Kerusuhan di Tanjung Balai, Sumatera Utara, 29 dan 30 Juli lalu benar-benar merobek kebhinekaan kita. Kerukunan yang telah terpelihara dan berusaha di jaga di tempat itu sirna seketika. Ironisnya, aksi anarki sekelompok orang yang merusak rumah ibadat umat agama Buddha dan Konghucu di tempat itu diletup oleh provokasi yang dilakukan orang tak bertanggung jawab melalui sosial media.

Kapolri Jenderal (Pol) Tito Karnavian seperti dilaporkan Kompas.com,Kamis 4 Agustus 2016, mengaku chaostersebut sebenarnya adalah persoalan individu. Ada yang merasa terganggu dengan suara adzan lantas melakukan protes.

Kita tentu menyayangkan si pemrotes suara adzan itu yang terkesan antipati terhadap ritus keagamaan yang lumrah. Sebagai orang yang sudah lama berdiam di daerah majemuk itu, suara adzan bukan lagi hal baru, atau sesuatu yang patut dipertanyakan.

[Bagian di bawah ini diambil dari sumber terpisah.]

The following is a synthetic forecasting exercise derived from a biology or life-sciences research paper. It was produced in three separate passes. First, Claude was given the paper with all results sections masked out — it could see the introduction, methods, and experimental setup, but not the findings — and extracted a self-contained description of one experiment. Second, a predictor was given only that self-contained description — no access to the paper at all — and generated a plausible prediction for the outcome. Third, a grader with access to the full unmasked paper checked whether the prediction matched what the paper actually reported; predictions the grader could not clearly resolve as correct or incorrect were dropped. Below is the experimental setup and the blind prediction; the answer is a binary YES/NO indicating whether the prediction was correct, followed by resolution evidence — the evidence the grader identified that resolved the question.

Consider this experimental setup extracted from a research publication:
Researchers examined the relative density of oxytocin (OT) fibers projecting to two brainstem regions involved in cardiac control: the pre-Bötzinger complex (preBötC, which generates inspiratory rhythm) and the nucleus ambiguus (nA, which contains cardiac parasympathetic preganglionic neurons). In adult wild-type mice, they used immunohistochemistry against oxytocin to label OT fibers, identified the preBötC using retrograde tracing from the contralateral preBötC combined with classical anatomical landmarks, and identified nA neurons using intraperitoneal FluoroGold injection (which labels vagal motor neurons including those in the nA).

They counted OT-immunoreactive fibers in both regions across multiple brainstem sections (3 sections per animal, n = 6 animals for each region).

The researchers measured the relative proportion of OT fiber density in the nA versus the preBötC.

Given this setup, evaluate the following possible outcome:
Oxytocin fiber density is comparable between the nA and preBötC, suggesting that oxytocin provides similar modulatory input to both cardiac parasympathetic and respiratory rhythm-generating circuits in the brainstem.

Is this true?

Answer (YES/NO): NO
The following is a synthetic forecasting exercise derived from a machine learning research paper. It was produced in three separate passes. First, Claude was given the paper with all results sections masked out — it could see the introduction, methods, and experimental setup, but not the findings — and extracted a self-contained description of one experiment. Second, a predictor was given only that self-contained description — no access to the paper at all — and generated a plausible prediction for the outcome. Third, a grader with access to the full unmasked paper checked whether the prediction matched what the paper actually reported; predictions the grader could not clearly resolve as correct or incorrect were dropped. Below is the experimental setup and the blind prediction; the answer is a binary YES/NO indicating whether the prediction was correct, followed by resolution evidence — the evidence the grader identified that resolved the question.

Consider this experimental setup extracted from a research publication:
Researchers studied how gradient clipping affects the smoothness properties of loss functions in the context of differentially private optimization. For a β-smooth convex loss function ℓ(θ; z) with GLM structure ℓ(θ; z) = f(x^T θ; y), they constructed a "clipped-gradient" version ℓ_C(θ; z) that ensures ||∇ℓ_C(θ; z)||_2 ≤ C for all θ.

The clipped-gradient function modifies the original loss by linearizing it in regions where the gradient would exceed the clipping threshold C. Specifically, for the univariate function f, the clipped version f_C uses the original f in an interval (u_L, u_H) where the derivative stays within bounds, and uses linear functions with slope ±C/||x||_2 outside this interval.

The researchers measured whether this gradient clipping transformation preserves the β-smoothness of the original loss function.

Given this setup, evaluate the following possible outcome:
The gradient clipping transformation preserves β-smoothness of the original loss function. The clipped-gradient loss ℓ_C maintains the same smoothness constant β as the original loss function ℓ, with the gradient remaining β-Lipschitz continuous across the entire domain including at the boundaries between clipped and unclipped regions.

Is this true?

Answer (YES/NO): YES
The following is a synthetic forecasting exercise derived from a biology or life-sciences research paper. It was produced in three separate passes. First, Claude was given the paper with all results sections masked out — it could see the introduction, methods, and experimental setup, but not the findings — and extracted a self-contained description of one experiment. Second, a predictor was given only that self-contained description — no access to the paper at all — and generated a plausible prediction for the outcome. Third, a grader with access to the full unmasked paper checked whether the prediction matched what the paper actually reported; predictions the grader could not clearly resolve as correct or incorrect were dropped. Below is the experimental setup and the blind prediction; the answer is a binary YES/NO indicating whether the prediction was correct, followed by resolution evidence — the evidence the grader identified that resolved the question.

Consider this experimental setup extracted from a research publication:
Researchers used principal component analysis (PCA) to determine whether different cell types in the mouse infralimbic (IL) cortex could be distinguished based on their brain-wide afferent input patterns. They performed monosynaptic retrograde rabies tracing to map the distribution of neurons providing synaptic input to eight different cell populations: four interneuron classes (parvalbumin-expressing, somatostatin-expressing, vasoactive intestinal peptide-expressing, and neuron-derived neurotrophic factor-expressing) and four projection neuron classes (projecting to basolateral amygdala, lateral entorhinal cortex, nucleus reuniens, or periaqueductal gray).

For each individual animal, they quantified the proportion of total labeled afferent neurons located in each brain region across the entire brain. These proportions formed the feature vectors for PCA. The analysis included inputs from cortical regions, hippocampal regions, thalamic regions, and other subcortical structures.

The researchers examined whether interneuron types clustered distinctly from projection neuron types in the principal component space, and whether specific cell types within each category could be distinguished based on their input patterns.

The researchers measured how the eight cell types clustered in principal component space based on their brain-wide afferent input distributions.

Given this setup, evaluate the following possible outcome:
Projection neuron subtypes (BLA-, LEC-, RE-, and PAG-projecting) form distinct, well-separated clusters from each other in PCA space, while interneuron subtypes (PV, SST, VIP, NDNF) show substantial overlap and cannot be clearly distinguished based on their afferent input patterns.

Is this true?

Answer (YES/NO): NO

Itulah bagian dari laku keagamaan yang patut dihormati. Dari pengakuan Kapolri kita akhirnya mafhum bahwa ada sesuatu yang tak beres dengan kepribadian si pemrotes itu seperti tergambar dalam pernyataan “orangnya suka keras dan kasar kalau bicara sama tetangga di lingkungannya.”

Menurut Kapolri, masalah individual itu sudah diselesaikan secara baik dengan mediasi pihak Kepolisian. Namun yang terjadi kemudian sungguh di luar nalar. Bagaimana bisa ketidaksukaan satu orang terhadap satu hal di satu tempat lantas berubah menjadi amuk masa yang membabi buta.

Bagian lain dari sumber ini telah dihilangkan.